Passage:
===============

This case is before me pursuant to the request for hearing of Arthur Carl Haspel, D.P.M. (Petitioner), dated August 27, 2003, filed in accordance with 42 C.F.R. § 1001.2007. By letter dated June 30, 2003, the Inspector General (I.G.) notified Petitioner that he was being excluded from participation in the Medicare, Medicaid, and all federal health care programs as defined in section 1128B(f) of the Social Security Act (Act) for a minimum period of ten years. The I.G. informed Petitioner that the action was taken under section 1128(a)(4) of the Act, due to his felony conviction of a criminal offense, as defined in section 1128(i), related to the unlawful manufacture, distribution, prescription, or dispensing of a controlled substance.

At a telephone pre-hearing conference held on October 9, 2003, the I.G. requested that this matter be decided based on written arguments and documentary evidence, asserting that an evidentiary hearing was unnecessary. Petitioner requested that he be allowed to present testimony at an in-person hearing on the issue of his recovery and rehabilitation from his addiction. The parties agreed to submit briefs, with the understanding that I would determine whether there are material facts in dispute which would require an in-person hearing. Each side has made written submissions in support of their respective contentions. The I.G. submitted six proposed exhibits. These have been identified as I.G. Exs. 1-6. Petitioner submitted six proposed exhibits. These have been identified as P.

===============

Study material:

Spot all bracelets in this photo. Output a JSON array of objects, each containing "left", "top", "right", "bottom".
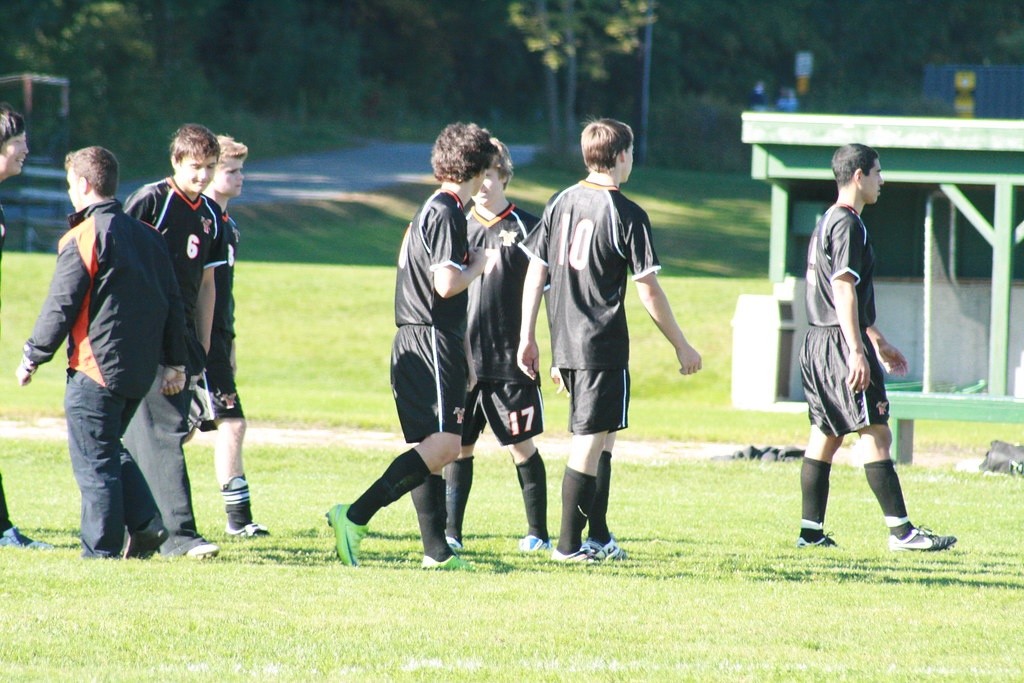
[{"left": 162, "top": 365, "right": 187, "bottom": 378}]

===============

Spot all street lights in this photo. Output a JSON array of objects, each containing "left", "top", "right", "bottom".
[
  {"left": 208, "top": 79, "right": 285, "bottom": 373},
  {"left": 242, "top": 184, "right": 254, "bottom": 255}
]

===============

Task requirements:
[1] Decide whether each statement agrees with the exclusion case text, and support each yes or no with the deciding words quoted from it. (a) The I.G. excluded Petitioner for a minimum period of five years. (b) Petitioner asked to give testimony at an in-person hearing about his recovery and rehabilitation from his addiction. (c) The pre-hearing conference took place in person.
[2] Write what follows the final sentence of the exclusion case text.

Answers for each item:
[1]
(a) No: "for a minimum period of ten years."
(b) Yes: "Petitioner requested that he be allowed to present testimony at an in-person hearing on the issue of his recovery and rehabilitation from his addiction."
(c) No: "At a telephone pre-hearing conference held on October 9, 2003."

[2]
Exs. 1-6. (1) CMS filed a reply brief on December 30, 2003. In the absence of objection, I have admitted I.G. Exs. 1-6 and P. Exs. 1-5. P. Ex. 6 consists of a copy of provisions from the Florida Administrative Code. As such, it is not evidence. In considering my decision, I have taken judicial notice of the Code provisions. P. Ex. 6 remains a part of the record for reference. Neither party has offered the I.G.'s letter notifying Petitioner of his exclusion. I have, therefore, entered that letter as ALJ Exhibit 1 (ALJ Ex. 1).

It is my decision to sustain the determination of the I.G. to exclude Petitioner, Arthur Carl Haspel, D.P.M., from participating in the Medicare, Medicaid, and all other federal health care programs, for a period of ten years. I base my decision on the documentary evidence, the applicable law and regulations, and the arguments of the parties. It is my finding that Petitioner was convicted of "a felony relating to the unlawful manufacture, distribution, prescription, or dispensing of a controlled substance." I further find that there are no material facts in dispute that would require an in-person hearing to resolve.

Issues

1. Whether the I.G. had a basis upon which to exclude Petitioner from participating in the Medicare, Medicaid, and all other federal health care programs.

2. Whether the 10-year exclusion imposed by the I.G. is unreasonable.

Applicable Law and Regulations

Section 1128(a)(4) of the Act requires the Secretary of Health and Human Services (Secretary) to exclude from participation in any federal health care program (as defined in section 1128B(f)), any individual convicted under federal or State law, of a criminal offense consisting of a felony relating to the manufacture, distribution, prescription, or dispensing of a controlled substance.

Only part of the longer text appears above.